Extensive, ecotype-specific transcriptional reprogramming with drought was unexpected given that both ecotypes are adapted to saline habitats providing persistent exposure to osmotic stress. This ecotype-specific response would have escaped notice had we used a single exposure to water deficit. Finally, the apparent capacity to improve tolerance and growth after a drought episode represents an important adaptive trait for a plant that thrives under semi-arid Yukon conditions, and may be similarly advantageous for crop species experiencing stresses attributed to climate change.


A United Nations study group has recently reported that the number of undernourished people has increased around the globe since 2014, signaling a reversal in reductions for world hunger since 2005 [1]. A major contributing factor has been the impact of climate variation, including extreme climate-related events that have more than doubled in frequency during the past 30 years. Among climate-related disasters, drought has been especially impactful as it accounts for over 80% of all losses related to agriculture, and many nations most susceptible to drought have seen the greatest increase in undernourished people. A strong association between the prevalence of drought and increased food insecurity is not unexpected given that crop yield losses due to drought far exceed losses attributed to all other abiotic and biotic stressors [2]. Scientists predict that global climate change will likely exacerbate yield losses in the near future as drought episodes will continue to undergo increases in frequency and severity [3, 4]. Therefore, an improved understanding of how plants both respond to and recover from drought is vital to not only maintaining but also improving crop yields to meet a growing world population, one forecast to reach 9 billion by 2050 [5]. However, despite the growing need for crops that better manage water deficits, developing crops with improved drought tolerance has met with little success to date, in part because our basic knowledge of plant processes contributing to tolerance is poor and hence gene targets for crop improvement are, as yet, ill defined [6].

Plant responses to drought are complex and variable, but our understanding of this subject has advanced nonetheless, in part through the benefits accrued from using different experimental approaches. For example, using plants with documented physiological responses to an imposed stress allows for drawing correlative associations between the physiological and molecular responses to drought [7]. Meyer et al. [8] used a correlative approach with switchgrass to show that some genes only respond to drought-treatment exposures that extended beyond critical physiological thresholds (e.g. of water potential and photochemical quenching). Sequential drought treatments can also produce plants that display altered responses to subsequent exposures to water deficits [9].

The transcriptional response to repeated drought exposures can be distinct from the response to a single water deficit [10]. When Arabidopsis thaliana seedlings grown on media plates were exposed to repeated cycles of dehydration, the relative expression of several drought-responsive genes showed evidence of “training”, a phenomenon also referred to as “drought memory”. A genome-wide RNA-Seq approach helped resolve four distinct classes of drought memory genes in Arabidopsis thaliana that reflect their broad strategic roles in protecting plants from the deleterious aspects of drought [11].
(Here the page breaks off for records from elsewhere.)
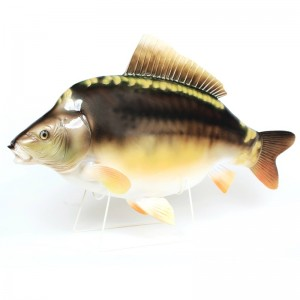 Real Trophy Karp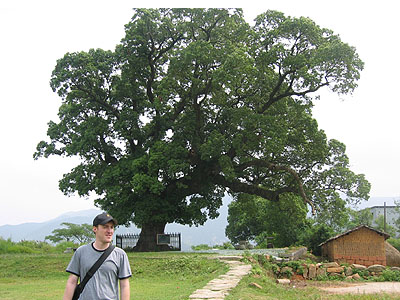 ORION STANDS IN FRONT OF A 2000 YEAR OLD CAMPHOR TREE.
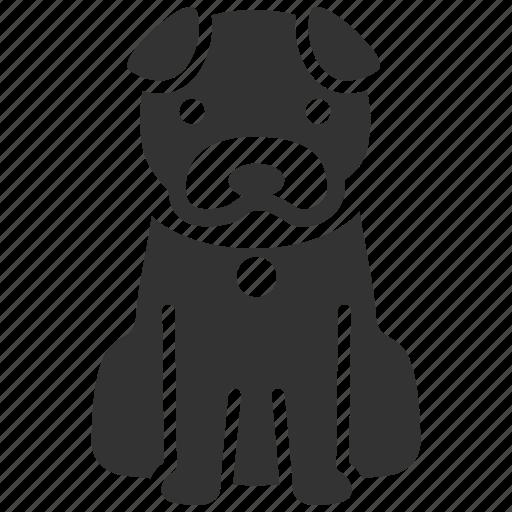 dog, dog training, hachi, k9, pet, sit, wait icon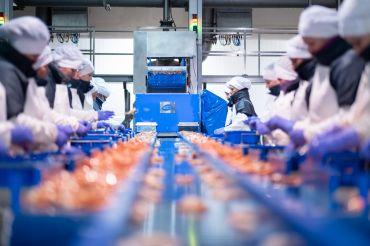 Industria conservera Galicia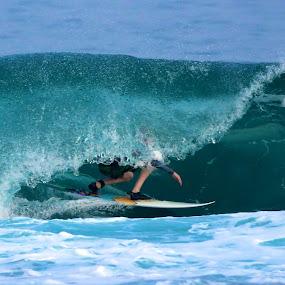 Barrel by Julie Steele - Sports & Fitness Surfing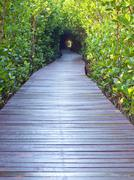 Underpass of trees Stock Photos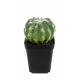 Kalanchoe artificiel rose clair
In this report we describe the transcriptional responses of the extremophile crucifer Eutrema salsugineum (synonymous with Thellungiella salsuginea), to two water deficits separated by a brief recovery period. The geographic range where Eutrema salsugineum is found is broad and extends across the Asian and North American continents [12] and so, not surprisingly, across very different climatic conditions. In the semi-arid, sub-arctic Yukon, Canada, Eutrema salsugineum experiences periods with little precipitation in parts of its natural range [13]. In contrast, an accession originating in Shandong, China, is found in a temperate region that is subject to higher precipitation [14]. Importantly, both the Yukon and Shandong accessions are halophytes and are consequently equipped with a strong capacity for coping with high osmotic stress, and thrive when exposed to concentrations of NaCl exceeding 300 mM [15, 16]. Despite this unusually high tolerance to osmotic stress, MacLeod et al. [17] reported that the Yukon and Shandong Eutrema salsugineum accessions respond differently to a drought treatment that includes two periods of water deficit separated by a brief recovery period. Plants of the Yukon accession accumulate solutes in response to an initial water deficit and during a second drought treatment the plants retain water content longer and maintain leaf expansion. Conversely, plants of the Shandong accession show no obvious benefit from the initial drought exposure. These physiological responses are consistent with Yukon plants showing drought tolerance and Shandong plants displaying drought avoidance. Notably, the first drought exposure treatment did little to distinguish the drought-responsive phenotypes that characterize the two accessions.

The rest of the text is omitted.